Having determined we found it, she reminisced about the daunting bull with a nose-ring in the north field, learning to ride a bicycle coasting down that hill, the pig-pen that had been over there, the wheat fields, the creek bridge, her shut-in friend, and the store down the road. We stood on the farm-sight now scrubby lots with three houses next to the one remaining relic, the tilting barn...smaller than she remembered it. Whereas I thought this memoir research was for her, I benefited in surprising ways.
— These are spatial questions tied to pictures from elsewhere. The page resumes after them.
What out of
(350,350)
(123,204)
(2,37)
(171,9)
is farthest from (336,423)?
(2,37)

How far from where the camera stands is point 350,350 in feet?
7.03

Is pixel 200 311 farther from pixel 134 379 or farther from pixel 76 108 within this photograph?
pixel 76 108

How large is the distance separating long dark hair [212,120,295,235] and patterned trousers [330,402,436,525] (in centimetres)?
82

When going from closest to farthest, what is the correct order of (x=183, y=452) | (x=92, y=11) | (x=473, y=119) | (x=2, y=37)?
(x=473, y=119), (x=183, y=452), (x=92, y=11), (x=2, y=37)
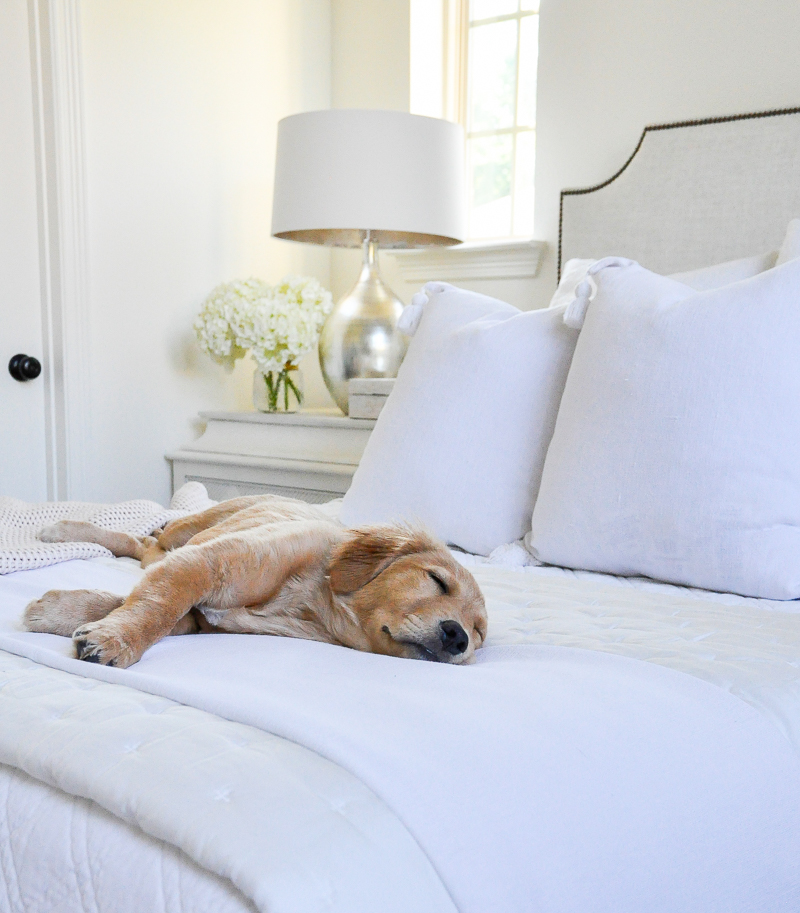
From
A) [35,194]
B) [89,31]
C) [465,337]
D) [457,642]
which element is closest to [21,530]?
[465,337]

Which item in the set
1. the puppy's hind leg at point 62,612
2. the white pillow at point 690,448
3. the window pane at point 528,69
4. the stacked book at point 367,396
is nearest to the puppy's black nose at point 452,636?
the puppy's hind leg at point 62,612

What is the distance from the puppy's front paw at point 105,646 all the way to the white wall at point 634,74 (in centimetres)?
214

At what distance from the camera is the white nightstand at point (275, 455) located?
2479 mm

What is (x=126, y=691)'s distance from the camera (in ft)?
2.51

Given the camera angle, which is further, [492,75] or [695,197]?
[492,75]

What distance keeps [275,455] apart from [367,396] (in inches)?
14.1

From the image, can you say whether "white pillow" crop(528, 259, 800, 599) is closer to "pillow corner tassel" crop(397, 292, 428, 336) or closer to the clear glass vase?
"pillow corner tassel" crop(397, 292, 428, 336)

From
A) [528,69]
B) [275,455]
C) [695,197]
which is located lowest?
[275,455]

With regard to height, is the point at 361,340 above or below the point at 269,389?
above

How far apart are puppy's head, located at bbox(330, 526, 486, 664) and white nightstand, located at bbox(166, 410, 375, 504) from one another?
1.46m

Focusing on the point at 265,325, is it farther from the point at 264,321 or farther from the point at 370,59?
the point at 370,59

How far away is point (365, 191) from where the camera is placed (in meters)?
2.54

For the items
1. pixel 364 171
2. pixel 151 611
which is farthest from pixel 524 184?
pixel 151 611

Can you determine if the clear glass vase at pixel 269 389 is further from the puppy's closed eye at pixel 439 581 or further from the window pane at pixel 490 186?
→ the puppy's closed eye at pixel 439 581
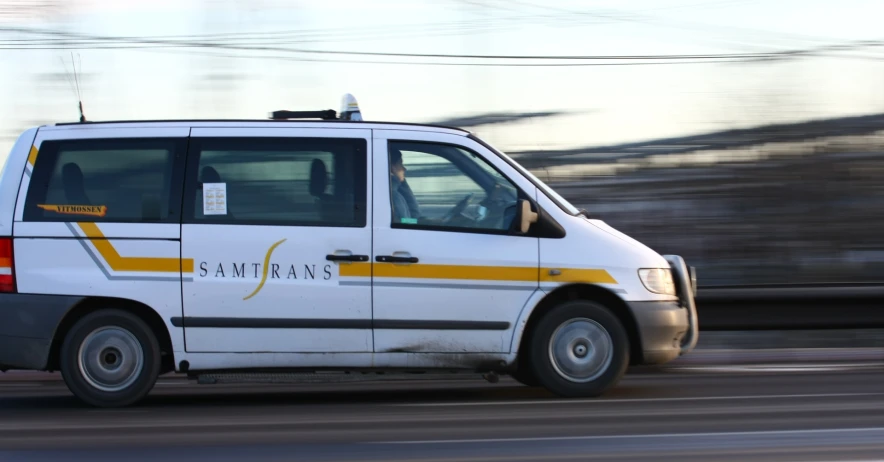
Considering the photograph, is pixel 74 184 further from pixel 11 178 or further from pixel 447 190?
pixel 447 190

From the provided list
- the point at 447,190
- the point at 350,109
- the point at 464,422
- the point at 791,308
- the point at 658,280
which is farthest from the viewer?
the point at 791,308

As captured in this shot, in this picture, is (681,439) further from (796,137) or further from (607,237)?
(796,137)

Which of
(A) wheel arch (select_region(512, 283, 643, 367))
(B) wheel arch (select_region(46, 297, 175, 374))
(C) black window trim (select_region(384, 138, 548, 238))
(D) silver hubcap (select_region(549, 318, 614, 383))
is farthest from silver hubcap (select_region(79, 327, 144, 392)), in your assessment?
(D) silver hubcap (select_region(549, 318, 614, 383))

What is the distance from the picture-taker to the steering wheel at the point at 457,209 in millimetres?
6980

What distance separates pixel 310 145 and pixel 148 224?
1.14 metres

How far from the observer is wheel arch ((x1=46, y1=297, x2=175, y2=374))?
22.7 ft

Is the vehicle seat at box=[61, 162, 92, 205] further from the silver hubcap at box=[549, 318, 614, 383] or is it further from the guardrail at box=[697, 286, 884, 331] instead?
the guardrail at box=[697, 286, 884, 331]

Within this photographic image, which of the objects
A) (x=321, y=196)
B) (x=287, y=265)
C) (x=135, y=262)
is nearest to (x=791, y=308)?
(x=321, y=196)

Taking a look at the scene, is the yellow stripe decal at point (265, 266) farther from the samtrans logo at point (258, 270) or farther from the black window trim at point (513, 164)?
the black window trim at point (513, 164)

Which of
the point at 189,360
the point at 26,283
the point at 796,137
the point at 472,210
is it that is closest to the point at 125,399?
the point at 189,360

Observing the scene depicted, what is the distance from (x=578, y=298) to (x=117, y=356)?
2986 millimetres

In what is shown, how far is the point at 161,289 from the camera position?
6.85 metres

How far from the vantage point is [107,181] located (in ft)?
22.9

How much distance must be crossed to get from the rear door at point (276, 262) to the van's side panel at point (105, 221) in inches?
4.9
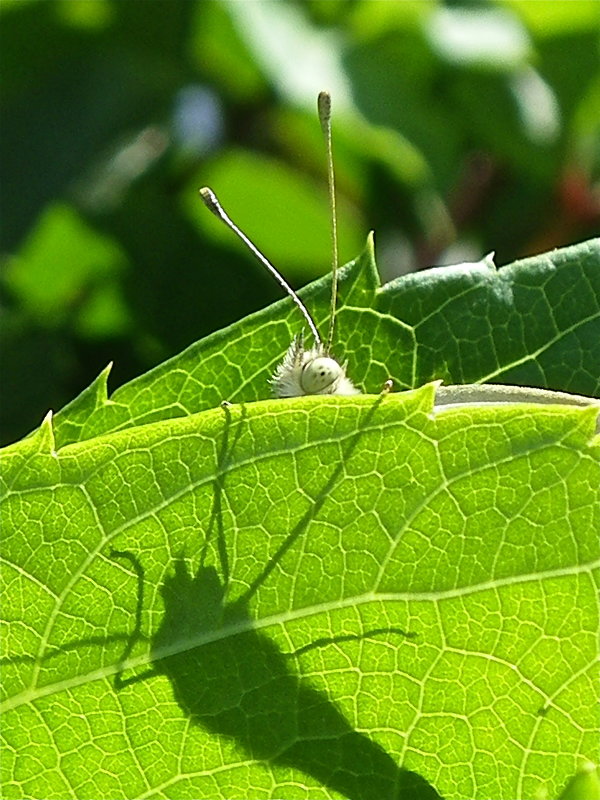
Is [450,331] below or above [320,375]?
above

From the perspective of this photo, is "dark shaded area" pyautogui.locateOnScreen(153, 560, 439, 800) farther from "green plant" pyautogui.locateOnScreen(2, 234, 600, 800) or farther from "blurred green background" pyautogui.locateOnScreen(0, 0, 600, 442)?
"blurred green background" pyautogui.locateOnScreen(0, 0, 600, 442)

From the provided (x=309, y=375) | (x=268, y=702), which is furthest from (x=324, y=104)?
(x=268, y=702)

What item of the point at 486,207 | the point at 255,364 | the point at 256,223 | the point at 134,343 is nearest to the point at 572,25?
the point at 486,207

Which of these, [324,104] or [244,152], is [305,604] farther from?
[244,152]

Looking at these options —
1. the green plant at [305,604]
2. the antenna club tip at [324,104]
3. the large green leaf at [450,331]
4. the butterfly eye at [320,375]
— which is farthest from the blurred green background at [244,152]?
the green plant at [305,604]

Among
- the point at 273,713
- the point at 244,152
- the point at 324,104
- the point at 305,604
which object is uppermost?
the point at 324,104

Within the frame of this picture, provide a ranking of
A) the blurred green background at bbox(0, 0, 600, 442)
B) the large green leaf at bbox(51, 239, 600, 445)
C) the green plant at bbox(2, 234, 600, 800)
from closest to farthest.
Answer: the green plant at bbox(2, 234, 600, 800) → the large green leaf at bbox(51, 239, 600, 445) → the blurred green background at bbox(0, 0, 600, 442)

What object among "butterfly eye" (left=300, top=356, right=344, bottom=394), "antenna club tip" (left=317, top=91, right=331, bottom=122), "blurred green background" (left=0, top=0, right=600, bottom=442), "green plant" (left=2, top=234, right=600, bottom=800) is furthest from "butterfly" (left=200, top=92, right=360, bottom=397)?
"blurred green background" (left=0, top=0, right=600, bottom=442)
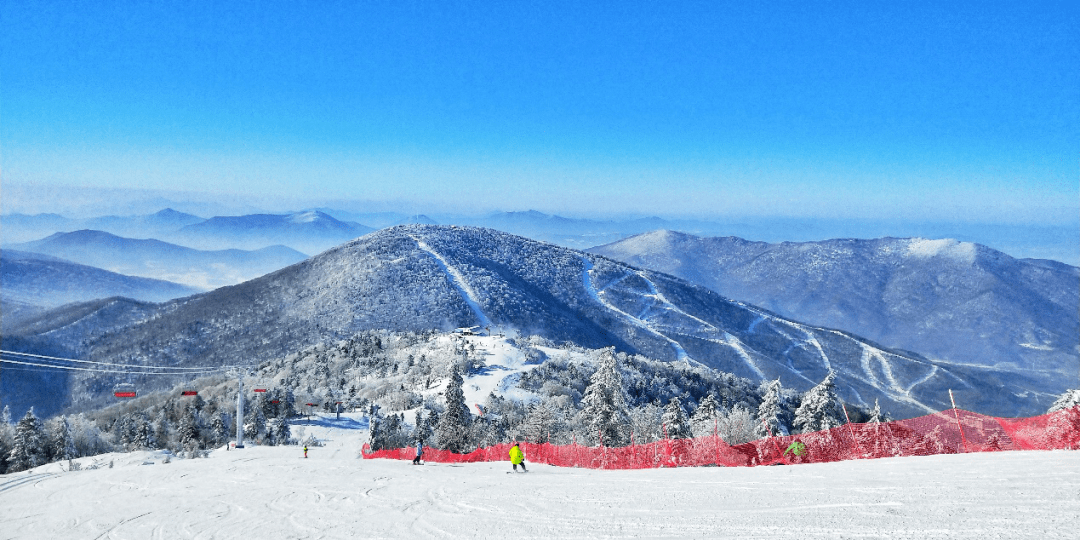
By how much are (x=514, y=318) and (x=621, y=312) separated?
41477mm

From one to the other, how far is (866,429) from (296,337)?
109307 millimetres

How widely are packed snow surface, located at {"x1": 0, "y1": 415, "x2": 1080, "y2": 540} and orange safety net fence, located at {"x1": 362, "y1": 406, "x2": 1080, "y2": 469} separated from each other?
129cm

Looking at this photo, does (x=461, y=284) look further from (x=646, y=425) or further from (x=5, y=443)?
(x=5, y=443)

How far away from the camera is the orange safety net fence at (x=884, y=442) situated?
16750mm

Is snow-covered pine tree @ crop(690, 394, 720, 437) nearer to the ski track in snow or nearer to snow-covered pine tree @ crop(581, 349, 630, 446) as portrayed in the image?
snow-covered pine tree @ crop(581, 349, 630, 446)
For my mother, this trip related to a developmental task as described by Erik Erikson, a renowned psychosocial scientist who frames human growth as multiple stages from birth to advanced age each with specific tasks. For the elderly to embrace life, they must be able to integrate their past into their present. In their reflections, they must find their past as meaningful and worthwhile. With success, the aged can find satisfaction and be future-oriented even while accepting the nearness of death. Without this successful reflection, there is despair and bitterness.
Memoir is a popular and effective strategy for intentional recollection. In fact, thinking in terms of memoir helped the creative juices flow for both of us. At one point, I stopped the car, got out and set a folding chair in the middle of a quiet apple orchard to write. I sat among rows of trees heavy with apples hanging red above lush grass and the sound of water trickling from irrigation faucets. Because Mom fondly remembered picking apples with her family, I pictured three-legged ladders, folks filling their canvas shoulder bags, and emptying the fruit rolling into large bins.
Mom enjoyed relating memories to me which effectively collapsed time bringing the past near, helping me see my grandparents and bygone days as complex and real. I could also see that this trip required mom to do some spiritual work. She had to let go of how-things-were seventy-five years ago. I heard her sigh and often shrug saying, "That's progress for you." She and many in her generation view the world on a steady upward path which helped her accept the massive changes. My generation and the following will need to apply our assumptions in a similarly constructive way.
I found myself thinking of the one-room school house as I witnessed my mother's process of integration. It was as if I were a younger student watching the lessons given to my older classmates. The pedagogical benefit is that it allowed me to begin processing the life-work that will be asked of me soon enough.
Spirited women, may you grow with grace accomplishing your developmental tasks. And may you have the good fortune to know and to witness the wisdom of the older students in your life.